Section 1871 of the Social Security Act limits the use of sub-regulatory guidance documents by the Centers for Medicare & Medicaid Services (“CMS”). Section 1871 requires that CMS engage in public notice-and-comment rulemaking whenever there is an action that “establishes or changes a substantive legal standard governing the scope of benefits, the payment for services, or the eligibility of individuals, entities, or organizations to furnish or receive services or benefits ….”[13] In Allina, the U.S. Supreme Court distinguished this standard from the rulemaking standard in the APA and held that HHS is expressly required to follow notice-and-comment-rulemaking procedures prior to establishing “substantive legal standards.” Following the Allina decision, on October 31, 2019, the former and current Deputy General Counsel & CMS Chief Legal Officer issued a joint letter (“Cleary-Jenny Memo”) to internal CMS leadership that addressed the impact of Allina and the use of guidance documents in enforcement actions.[14]

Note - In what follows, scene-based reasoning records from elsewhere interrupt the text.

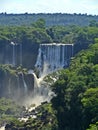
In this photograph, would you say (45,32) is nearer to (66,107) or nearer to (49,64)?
(49,64)

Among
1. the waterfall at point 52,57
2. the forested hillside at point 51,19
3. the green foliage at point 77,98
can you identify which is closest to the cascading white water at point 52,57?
the waterfall at point 52,57

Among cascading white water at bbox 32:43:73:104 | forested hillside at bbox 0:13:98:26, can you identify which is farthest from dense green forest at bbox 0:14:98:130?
forested hillside at bbox 0:13:98:26

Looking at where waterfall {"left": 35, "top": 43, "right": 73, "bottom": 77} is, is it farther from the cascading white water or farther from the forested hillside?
the forested hillside

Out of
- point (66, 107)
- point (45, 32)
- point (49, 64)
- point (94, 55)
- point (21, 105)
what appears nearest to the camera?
point (66, 107)

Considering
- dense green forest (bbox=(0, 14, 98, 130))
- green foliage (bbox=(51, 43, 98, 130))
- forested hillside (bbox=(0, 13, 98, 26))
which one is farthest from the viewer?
forested hillside (bbox=(0, 13, 98, 26))

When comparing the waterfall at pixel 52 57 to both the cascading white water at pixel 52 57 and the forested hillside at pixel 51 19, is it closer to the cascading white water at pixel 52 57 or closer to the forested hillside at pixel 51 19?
the cascading white water at pixel 52 57

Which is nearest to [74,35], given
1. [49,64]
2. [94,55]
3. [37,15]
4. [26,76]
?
[49,64]

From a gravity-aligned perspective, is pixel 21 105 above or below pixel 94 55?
below

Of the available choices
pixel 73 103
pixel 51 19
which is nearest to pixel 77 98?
pixel 73 103

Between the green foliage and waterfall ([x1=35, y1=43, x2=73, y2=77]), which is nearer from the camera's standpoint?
the green foliage
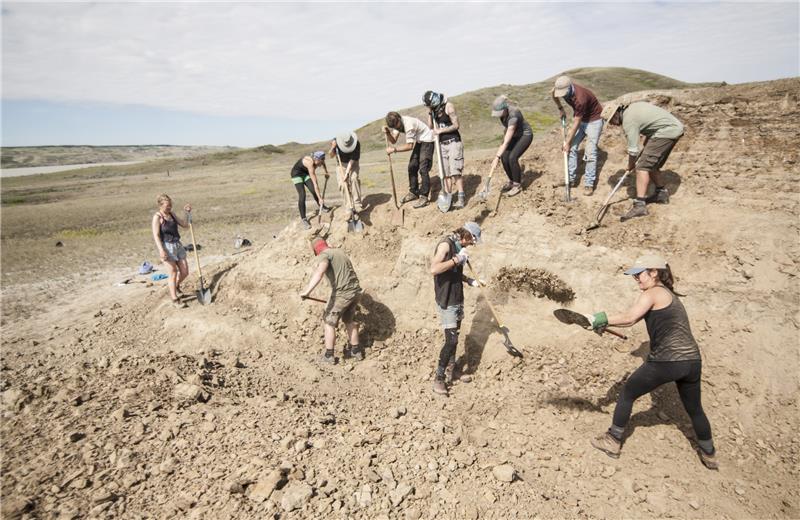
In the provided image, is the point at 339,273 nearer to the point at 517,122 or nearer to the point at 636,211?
the point at 517,122

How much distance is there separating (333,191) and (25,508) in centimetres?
2244

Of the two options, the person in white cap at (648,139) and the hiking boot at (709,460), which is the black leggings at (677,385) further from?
the person in white cap at (648,139)

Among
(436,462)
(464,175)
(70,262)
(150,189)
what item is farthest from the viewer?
(150,189)

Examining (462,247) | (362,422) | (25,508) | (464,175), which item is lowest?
(362,422)

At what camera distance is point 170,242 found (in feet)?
27.4

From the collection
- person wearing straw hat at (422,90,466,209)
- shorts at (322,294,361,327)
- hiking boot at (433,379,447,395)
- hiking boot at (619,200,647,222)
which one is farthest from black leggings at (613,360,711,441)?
person wearing straw hat at (422,90,466,209)

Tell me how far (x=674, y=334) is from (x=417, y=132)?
551cm

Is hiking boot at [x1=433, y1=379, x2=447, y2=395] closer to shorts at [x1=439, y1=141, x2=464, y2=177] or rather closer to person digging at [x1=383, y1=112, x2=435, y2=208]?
person digging at [x1=383, y1=112, x2=435, y2=208]

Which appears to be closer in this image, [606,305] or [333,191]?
[606,305]

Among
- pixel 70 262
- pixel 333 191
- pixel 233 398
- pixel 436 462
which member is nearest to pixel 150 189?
pixel 333 191

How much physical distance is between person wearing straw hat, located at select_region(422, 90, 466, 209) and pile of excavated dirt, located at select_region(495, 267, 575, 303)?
5.95ft

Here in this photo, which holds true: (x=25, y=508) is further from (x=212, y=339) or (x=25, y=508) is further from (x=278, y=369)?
(x=212, y=339)

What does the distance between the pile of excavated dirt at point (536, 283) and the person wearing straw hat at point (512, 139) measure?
1.73 metres

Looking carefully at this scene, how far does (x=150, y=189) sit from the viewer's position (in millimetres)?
36094
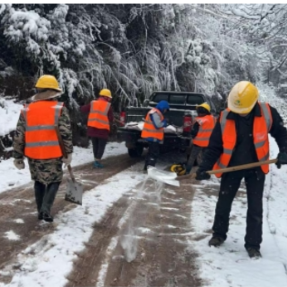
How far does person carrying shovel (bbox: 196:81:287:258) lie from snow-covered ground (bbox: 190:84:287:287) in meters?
0.23

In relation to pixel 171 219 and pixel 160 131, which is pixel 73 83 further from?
pixel 171 219

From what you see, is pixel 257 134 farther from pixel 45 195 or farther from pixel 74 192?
pixel 45 195

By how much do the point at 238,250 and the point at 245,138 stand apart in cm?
132

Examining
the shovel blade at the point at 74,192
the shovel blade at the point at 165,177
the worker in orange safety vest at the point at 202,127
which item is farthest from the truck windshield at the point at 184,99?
the shovel blade at the point at 74,192

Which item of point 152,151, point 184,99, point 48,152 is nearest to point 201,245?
point 48,152

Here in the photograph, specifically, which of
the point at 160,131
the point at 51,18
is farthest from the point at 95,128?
the point at 51,18

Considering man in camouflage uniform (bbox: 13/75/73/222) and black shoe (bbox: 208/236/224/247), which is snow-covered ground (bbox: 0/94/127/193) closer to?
man in camouflage uniform (bbox: 13/75/73/222)

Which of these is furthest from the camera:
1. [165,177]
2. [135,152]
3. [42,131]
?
[135,152]

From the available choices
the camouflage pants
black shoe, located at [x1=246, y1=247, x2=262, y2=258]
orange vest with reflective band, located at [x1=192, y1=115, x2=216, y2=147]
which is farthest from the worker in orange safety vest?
black shoe, located at [x1=246, y1=247, x2=262, y2=258]

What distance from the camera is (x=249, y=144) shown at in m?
4.73

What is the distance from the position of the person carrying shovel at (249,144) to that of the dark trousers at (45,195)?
6.26 feet

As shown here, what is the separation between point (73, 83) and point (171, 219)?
6.84 m

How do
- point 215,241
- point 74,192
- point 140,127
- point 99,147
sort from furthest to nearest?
point 140,127, point 99,147, point 74,192, point 215,241

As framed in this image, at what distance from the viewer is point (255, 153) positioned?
4.74 m
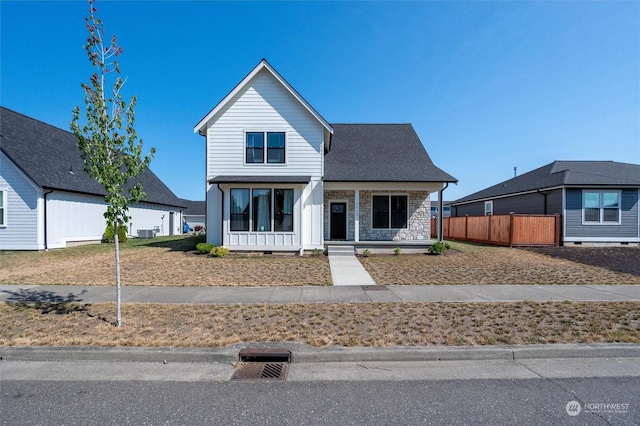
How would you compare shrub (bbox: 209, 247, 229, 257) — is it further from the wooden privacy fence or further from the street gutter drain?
the wooden privacy fence

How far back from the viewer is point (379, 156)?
17953 millimetres

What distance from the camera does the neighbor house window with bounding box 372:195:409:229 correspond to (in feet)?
56.1

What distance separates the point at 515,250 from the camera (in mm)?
16672

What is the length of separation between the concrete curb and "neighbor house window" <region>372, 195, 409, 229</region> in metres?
12.6

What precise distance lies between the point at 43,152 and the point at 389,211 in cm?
2058

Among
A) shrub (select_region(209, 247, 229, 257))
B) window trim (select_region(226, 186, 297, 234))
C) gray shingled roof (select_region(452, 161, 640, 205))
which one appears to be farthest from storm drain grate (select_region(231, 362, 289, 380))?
gray shingled roof (select_region(452, 161, 640, 205))

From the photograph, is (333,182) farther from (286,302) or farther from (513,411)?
(513,411)

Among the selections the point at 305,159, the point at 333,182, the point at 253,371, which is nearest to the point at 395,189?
the point at 333,182

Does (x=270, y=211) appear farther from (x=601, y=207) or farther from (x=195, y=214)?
(x=195, y=214)

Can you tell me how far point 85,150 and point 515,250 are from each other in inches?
739

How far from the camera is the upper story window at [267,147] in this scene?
15.2 meters

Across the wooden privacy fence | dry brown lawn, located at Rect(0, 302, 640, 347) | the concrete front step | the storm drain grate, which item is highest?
the wooden privacy fence

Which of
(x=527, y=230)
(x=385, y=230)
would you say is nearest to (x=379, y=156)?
(x=385, y=230)

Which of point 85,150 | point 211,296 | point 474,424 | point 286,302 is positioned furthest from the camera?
point 211,296
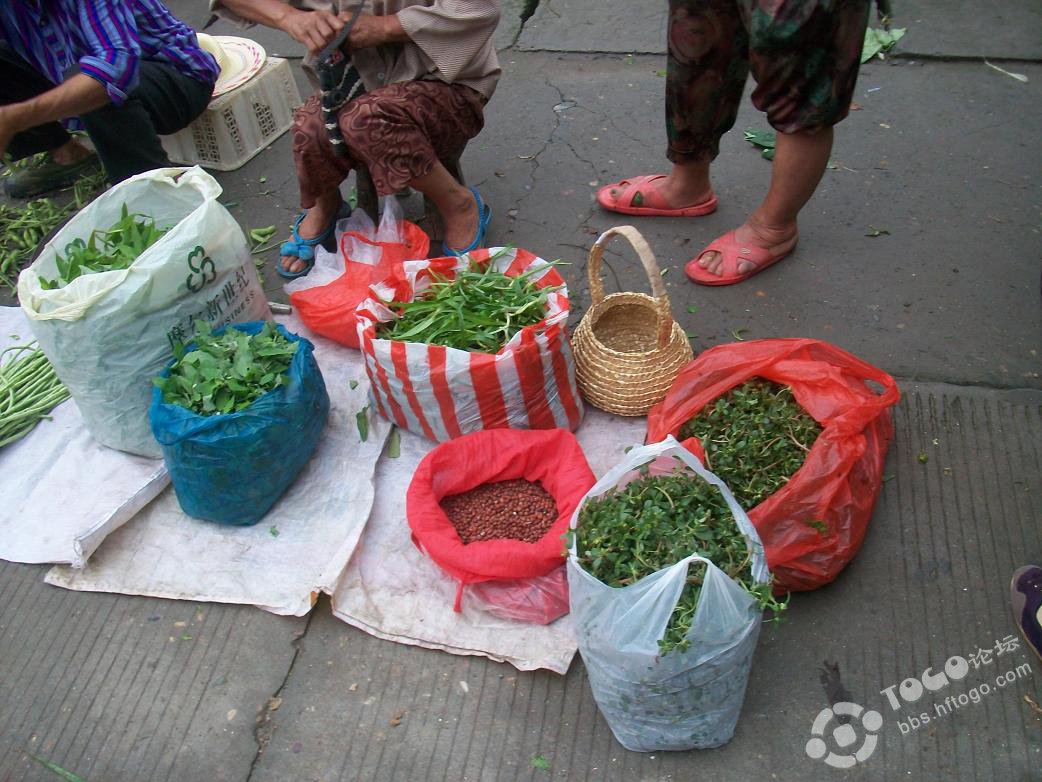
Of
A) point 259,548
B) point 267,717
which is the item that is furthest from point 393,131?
point 267,717

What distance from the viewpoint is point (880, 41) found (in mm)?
3844

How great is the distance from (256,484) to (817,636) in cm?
146

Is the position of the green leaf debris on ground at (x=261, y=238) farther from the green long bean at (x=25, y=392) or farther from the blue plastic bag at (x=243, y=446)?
the blue plastic bag at (x=243, y=446)

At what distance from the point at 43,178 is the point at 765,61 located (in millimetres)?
3178

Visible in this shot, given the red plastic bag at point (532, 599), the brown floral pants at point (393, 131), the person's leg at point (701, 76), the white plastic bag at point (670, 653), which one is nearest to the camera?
the white plastic bag at point (670, 653)

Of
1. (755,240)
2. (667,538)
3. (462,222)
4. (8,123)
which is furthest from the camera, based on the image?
(462,222)

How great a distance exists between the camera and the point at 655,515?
169 centimetres

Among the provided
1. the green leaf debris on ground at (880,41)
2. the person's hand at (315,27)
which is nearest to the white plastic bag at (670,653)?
the person's hand at (315,27)

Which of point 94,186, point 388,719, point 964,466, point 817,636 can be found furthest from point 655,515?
point 94,186

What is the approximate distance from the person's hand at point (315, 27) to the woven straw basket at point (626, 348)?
1.04 metres

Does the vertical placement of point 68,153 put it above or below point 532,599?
above

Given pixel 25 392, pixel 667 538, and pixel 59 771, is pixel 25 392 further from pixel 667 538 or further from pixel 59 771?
pixel 667 538

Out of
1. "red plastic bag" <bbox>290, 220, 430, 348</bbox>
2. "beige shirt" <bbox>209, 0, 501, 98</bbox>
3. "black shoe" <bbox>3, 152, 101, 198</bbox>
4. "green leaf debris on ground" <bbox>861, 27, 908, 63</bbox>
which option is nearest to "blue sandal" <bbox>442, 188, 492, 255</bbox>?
"red plastic bag" <bbox>290, 220, 430, 348</bbox>

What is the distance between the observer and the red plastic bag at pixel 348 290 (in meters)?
2.66
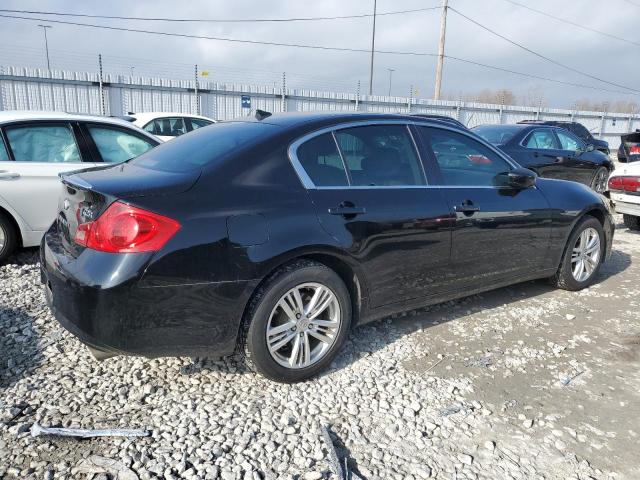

On December 3, 2020, HHS’s General Counsel issued Advisory Opinion 20-05 to clarify how CMS will comply with Allina.[15] In Advisory Opinion 20-05, HHS-OGC sets forth its informal interpretation of the phrase “substantive legal standard,”[16] and further opines that “to the extent that guidance documents set forth Medicare policies or rules that are not closely tied to statutory or regulatory standards, the government generally cannot use violations of that guidance to inform the basis for any enforcement action, because under Allina, it was not validly issued.” Advisory Opinion 20-05 also states that while HHS-OGC does not interpret Allina as compelling CMS’s contractors to promulgate Local Coverage Determinations (“LCDs”) using notice-and-comment rulemaking, “government enforcement actions based solely on LCDs are generally unsupportable.” Although Advisory Opinion 20-05 is not binding, it is an important resource for any individual or entity that works with CMS or is regulated by CMS.

  1. Important Considerations

Read together, and in combination with the other HHS and DOJ initiatives to curb the improper use of guidance documents, the Rule and Advisory Opinion 20-05 demonstrate a commitment by the federal government to provide clarity to health care providers, federal health care program participants, and other regulated parties regarding the issuance and use of guidance documents. The Rule and Advisory Opinion 20-05 serve to protect regulated parties against enforcement actions that rely upon guidance documents, and the new petition process provides a formal mechanism for interested parties to engage HHS to challenge guidance documents or obtain clarification as to the appropriate scope of guidance documents.